I suggest your read Louis T. McFadden’s Speeches for the history of the fight over the control of the money supply and our gold. For daring to speak out he was driven from his seat. When he continued to speak out he was shot at twice and then poisoned. This is one of his speeches
Congressman Lindbergh also spoke out against the Federal Reserve and International Bank Cartel. In 1918 the U.S. government destroyed all the printing plates for Congressman Lindbergh’s book “Why Is Your Country at War ?“ and also the plates of Congressman Lindbergh’s book “Banking and Currency,” written in 1913 and attacking the big bankers and Federal Reserve Law. Only a few copies were salvaged. This a PDF of one of the books. PDF of Your Country At War with modern introduction.
◇ ◇ ◇
#### Written request 1:
Reproduce the passage about the Federal Reserve critics word for word.
#### Written request 2:
Rewrite the records from their first line through the line containing "4988 centimetres", replacing "sensor" with "lens" and changing nothing else. Leave the pictures out.

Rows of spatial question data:
◇ ◇ ◇
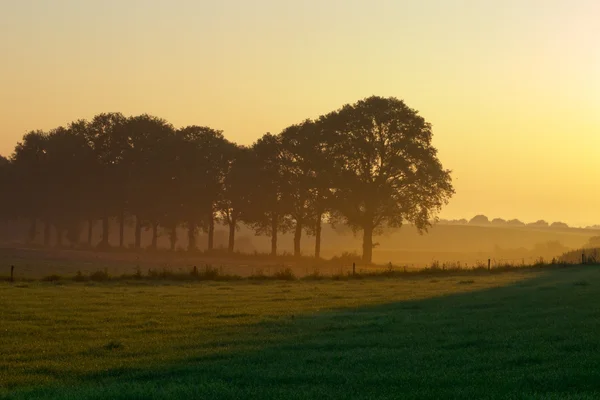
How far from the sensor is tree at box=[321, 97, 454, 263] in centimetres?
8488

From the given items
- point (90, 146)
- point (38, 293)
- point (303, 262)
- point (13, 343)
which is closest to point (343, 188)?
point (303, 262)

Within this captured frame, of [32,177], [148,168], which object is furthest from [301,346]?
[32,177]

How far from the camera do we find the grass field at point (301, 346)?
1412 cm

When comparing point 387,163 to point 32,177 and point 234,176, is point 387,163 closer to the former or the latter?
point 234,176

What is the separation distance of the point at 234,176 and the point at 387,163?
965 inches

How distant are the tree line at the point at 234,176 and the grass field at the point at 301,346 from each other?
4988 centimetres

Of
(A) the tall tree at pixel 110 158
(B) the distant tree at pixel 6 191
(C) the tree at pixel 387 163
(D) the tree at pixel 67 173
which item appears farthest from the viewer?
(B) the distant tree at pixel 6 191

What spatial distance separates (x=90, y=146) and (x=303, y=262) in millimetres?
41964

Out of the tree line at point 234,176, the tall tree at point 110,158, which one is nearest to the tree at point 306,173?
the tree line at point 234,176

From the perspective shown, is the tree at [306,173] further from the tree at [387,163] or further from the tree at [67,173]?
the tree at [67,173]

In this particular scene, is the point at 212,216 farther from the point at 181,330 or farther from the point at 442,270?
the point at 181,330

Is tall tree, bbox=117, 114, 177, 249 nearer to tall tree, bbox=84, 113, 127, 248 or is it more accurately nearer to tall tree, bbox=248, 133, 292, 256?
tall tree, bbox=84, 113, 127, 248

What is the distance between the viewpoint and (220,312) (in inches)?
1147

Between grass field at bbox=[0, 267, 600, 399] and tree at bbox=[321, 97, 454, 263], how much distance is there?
◇ ◇ ◇
#### Full answer 1:
I suggest your read Louis T. McFadden’s Speeches for the history of the fight over the control of the money supply and our gold. For daring to speak out he was driven from his seat. When he continued to speak out he was shot at twice and then poisoned. This is one of his speeches
Congressman Lindbergh also spoke out against the Federal Reserve and International Bank Cartel. In 1918 the U.S. government destroyed all the printing plates for Congressman Lindbergh’s book “Why Is Your Country at War ?“ and also the plates of Congressman Lindbergh’s book “Banking and Currency,” written in 1913 and attacking the big bankers and Federal Reserve Law. Only a few copies were salvaged. This a PDF of one of the books. PDF of Your Country At War with modern introduction.

#### Full answer 2:
How far from the lens is tree at box=[321, 97, 454, 263] in centimetres?
8488

From the given items
- point (90, 146)
- point (38, 293)
- point (303, 262)
- point (13, 343)
which is closest to point (343, 188)?
point (303, 262)

Within this captured frame, of [32,177], [148,168], which object is furthest from [301,346]?
[32,177]

How far from the camera do we find the grass field at point (301, 346)?
1412 cm

When comparing point 387,163 to point 32,177 and point 234,176, is point 387,163 closer to the former or the latter?
point 234,176

What is the separation distance of the point at 234,176 and the point at 387,163?
965 inches

How distant are the tree line at the point at 234,176 and the grass field at the point at 301,346 from each other?
4988 centimetres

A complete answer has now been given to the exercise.